ACTIVITY
Set down word for word the part of the post on decoding Latin-1 characters from UTF-8 bytes, starting with "As you can see, this" and running on through "(a flexible definition)".

(PASSAGE FOR REVIEW Opens)

RFR: 8280124: Reduce branches decoding latin-1 chars from UTF-8 encoded bytes

Tue Jan 18 21:28:29 UTC 2022

It’s kind of sad that you have to do this by hand.
The JVM should recognize that those back-to-back
if statements (in the bytecode) can be combined
into a non-branching O(1) test.

One item on my (very long) wish list for the JVM
is giving more comprehensive attention to the task
of testing membership in small finite sets.  This
one asks whether a given byte is one of two values,
where they happen to be consecutive and also have
almost the same bit pattern.  A more general version
of the problem would be any switch of this form:

switch (x) {
case 2: case 3: case 5: case 7: case 16:
default: return false;
}

As you can see, this is again a test for membership
in a small, statically determined set.  As long as
the static set is “small enough” (a flexible definition)
there is always a way that is “very fast” (flexible again)

(PASSAGE FOR REVIEW Closes)
(RECORDED INFORMATION Opens)

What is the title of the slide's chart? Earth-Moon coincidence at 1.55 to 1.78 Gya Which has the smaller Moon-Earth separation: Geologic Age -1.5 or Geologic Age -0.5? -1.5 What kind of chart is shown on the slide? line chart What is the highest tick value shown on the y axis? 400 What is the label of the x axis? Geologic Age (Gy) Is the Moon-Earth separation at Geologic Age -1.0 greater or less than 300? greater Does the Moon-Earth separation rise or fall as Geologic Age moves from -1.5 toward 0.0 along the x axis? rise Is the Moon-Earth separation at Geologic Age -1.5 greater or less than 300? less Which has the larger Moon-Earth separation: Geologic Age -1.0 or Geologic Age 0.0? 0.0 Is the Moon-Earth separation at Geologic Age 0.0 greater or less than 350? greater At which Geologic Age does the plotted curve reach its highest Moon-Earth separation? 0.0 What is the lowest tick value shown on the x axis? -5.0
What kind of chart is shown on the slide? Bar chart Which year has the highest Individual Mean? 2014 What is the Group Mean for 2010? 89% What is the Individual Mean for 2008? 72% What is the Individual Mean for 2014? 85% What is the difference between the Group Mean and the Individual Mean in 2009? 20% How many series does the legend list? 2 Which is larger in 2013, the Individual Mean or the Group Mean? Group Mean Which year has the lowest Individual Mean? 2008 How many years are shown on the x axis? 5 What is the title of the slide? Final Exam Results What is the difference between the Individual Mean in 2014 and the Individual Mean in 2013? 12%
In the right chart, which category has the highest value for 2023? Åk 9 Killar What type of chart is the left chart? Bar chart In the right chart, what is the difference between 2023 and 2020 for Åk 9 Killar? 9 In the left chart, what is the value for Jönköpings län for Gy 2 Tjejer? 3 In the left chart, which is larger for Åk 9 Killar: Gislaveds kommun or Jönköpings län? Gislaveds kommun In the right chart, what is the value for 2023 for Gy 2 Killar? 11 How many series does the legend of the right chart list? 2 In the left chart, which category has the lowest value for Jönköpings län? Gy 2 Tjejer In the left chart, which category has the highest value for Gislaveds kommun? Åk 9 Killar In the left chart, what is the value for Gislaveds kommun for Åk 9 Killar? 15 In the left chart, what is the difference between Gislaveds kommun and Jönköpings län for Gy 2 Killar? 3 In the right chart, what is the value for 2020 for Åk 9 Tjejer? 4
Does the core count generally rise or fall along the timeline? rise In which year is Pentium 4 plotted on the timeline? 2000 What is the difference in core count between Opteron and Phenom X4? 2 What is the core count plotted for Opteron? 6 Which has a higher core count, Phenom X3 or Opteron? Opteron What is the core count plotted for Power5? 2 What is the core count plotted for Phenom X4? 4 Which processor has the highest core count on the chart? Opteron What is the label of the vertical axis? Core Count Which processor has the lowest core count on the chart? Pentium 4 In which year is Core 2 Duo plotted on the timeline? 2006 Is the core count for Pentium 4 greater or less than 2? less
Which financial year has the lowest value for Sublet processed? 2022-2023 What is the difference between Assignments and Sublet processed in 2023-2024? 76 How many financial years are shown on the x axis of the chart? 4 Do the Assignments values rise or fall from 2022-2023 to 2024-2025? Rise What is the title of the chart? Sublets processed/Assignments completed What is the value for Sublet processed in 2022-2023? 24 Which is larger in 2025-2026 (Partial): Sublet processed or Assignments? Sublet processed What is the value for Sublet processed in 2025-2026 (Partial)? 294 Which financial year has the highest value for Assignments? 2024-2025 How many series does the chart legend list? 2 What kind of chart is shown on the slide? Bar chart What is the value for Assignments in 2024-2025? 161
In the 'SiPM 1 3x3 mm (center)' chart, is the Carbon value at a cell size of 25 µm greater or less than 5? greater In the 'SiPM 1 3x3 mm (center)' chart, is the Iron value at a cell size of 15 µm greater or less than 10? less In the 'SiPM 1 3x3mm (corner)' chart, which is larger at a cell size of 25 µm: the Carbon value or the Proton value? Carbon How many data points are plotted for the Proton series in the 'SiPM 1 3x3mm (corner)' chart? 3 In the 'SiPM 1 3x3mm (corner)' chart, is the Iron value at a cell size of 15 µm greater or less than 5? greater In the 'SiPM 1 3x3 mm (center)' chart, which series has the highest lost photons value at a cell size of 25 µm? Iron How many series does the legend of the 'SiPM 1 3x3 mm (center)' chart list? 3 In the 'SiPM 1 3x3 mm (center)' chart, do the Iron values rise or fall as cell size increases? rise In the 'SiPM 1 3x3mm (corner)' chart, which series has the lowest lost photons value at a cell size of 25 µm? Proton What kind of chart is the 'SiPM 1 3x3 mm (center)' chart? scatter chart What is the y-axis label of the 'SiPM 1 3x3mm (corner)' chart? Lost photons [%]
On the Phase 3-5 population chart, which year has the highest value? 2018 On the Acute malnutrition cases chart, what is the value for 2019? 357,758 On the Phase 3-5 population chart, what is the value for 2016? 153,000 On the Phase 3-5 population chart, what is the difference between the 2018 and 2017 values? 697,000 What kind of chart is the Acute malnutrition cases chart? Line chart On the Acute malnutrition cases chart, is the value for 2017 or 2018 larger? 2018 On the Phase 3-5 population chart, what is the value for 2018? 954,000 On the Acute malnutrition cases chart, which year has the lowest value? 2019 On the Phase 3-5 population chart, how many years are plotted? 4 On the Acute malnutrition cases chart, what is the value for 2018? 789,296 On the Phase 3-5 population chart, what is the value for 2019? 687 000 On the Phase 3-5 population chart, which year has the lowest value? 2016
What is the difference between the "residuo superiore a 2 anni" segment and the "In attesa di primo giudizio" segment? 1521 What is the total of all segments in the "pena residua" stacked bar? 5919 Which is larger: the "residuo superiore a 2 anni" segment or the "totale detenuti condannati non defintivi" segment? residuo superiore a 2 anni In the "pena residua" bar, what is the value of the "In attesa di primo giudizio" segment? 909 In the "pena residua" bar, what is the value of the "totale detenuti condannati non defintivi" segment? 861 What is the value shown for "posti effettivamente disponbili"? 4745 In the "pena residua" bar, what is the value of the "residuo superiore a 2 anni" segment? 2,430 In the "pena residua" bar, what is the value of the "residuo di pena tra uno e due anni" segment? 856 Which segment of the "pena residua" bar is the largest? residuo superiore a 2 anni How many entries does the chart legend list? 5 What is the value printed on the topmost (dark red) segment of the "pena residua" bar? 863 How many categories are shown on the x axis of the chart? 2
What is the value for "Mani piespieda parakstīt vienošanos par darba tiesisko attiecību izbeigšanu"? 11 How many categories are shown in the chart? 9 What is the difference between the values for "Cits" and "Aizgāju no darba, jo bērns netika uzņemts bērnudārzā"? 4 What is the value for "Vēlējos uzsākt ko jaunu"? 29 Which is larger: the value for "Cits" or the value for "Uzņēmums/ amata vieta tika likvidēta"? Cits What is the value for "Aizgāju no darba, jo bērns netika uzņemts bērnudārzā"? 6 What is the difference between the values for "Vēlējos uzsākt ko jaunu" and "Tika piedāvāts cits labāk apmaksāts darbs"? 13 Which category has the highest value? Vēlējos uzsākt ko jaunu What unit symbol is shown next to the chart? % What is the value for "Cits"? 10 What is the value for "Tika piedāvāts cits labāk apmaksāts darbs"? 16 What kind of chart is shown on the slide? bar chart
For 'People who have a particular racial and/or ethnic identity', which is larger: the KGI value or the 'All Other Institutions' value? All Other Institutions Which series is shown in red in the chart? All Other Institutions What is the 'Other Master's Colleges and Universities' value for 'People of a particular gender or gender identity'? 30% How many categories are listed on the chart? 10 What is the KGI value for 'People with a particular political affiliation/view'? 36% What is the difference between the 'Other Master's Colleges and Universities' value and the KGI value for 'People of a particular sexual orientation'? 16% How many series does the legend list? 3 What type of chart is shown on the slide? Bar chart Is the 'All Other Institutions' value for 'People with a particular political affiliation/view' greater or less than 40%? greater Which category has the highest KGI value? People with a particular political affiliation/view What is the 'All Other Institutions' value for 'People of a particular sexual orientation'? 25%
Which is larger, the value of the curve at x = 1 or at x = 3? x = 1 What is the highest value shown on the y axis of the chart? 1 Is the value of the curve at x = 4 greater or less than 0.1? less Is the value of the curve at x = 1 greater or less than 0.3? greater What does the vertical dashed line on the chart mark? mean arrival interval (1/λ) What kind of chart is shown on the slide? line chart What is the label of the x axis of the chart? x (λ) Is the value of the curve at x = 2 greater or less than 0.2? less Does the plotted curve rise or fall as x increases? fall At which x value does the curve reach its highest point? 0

(RECORDED INFORMATION Closes)

TASK SOLUTION
As you can see, this is again a test for membership
in a small, statically determined set.  As long as
the static set is “small enough” (a flexible definition)